In summary, our results demonstrate:

  • The soils of Tafilalet palm grove showed higher mycorrhizal potential and infectivity capacity. The mycorrhizal fungi isolated from this grove and G. irregularis were infectious and increased the biomass and other physiological parameters of the date palm and its underlying crops (wheat, corn, tomato, lettuce, alfalfa, and leek).

  • AMF symbiosis may enhance the osmotic adjustment in plants conferring the maintenance of higher leaf water status.

  • The use of the composts has clearly promoted the growth of date palm and underlying crops tested. The combination of low doses of native composts and indigenous AMF significantly improved the growth of P. dactylifera and the crop species.

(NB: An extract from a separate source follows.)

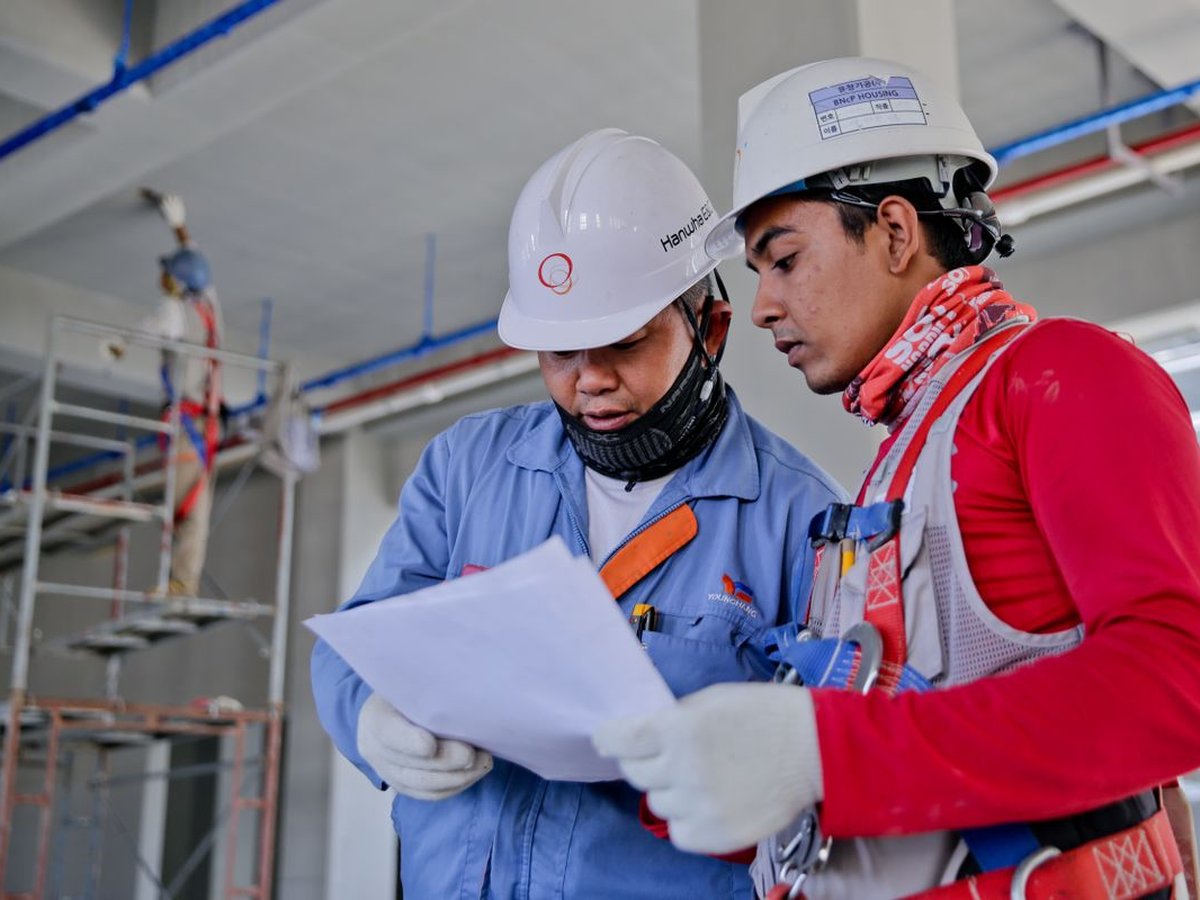 Builders in hard hats reviewing plans together on a construction site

  • The combination of G. irregularis and 10% OCOMWWG compost has no positive effect on the production of shoot dry matter of wheat and corn but increased substantially the root biomass than control plants.

  • The application of the various combinations and biological treatments in field conditions resulted in significant differences than the control. The tripartite combination of AMF-PGPR-compost significantly increased crop yields in all crop species: leguminous, cereals, and vegetable crops. This efficacy depends on the plant, the nature and dose of the compost, and the mycorrhizal and bacterial isolates tested.

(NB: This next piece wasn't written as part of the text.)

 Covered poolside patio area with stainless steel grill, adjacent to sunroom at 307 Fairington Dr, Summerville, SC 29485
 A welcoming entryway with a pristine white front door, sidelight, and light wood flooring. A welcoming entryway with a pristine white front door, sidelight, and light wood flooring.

  • The use of such effective organic and biological amendments could constitute a biotechnological tool to improve yield and plant adaptation to soil and environmental constraints.

In general, our study elucidated the positive impacts of biofertilizers composts-AMF-PGPR on the growth, yield, and development of date palms and cultures underlying with the adoption of innovative practices. The application of composts and/or microorganisms could improve soil fertility, preserve water resources, respect the environment, and ensure the development of sustainable organic agriculture. The transfer of this technology in the open field will have a positive impact on the oasis environment by generating socioeconomic and environmental benefits such as improving farmers’ incomes, reducing poverty, and preserving natural resources.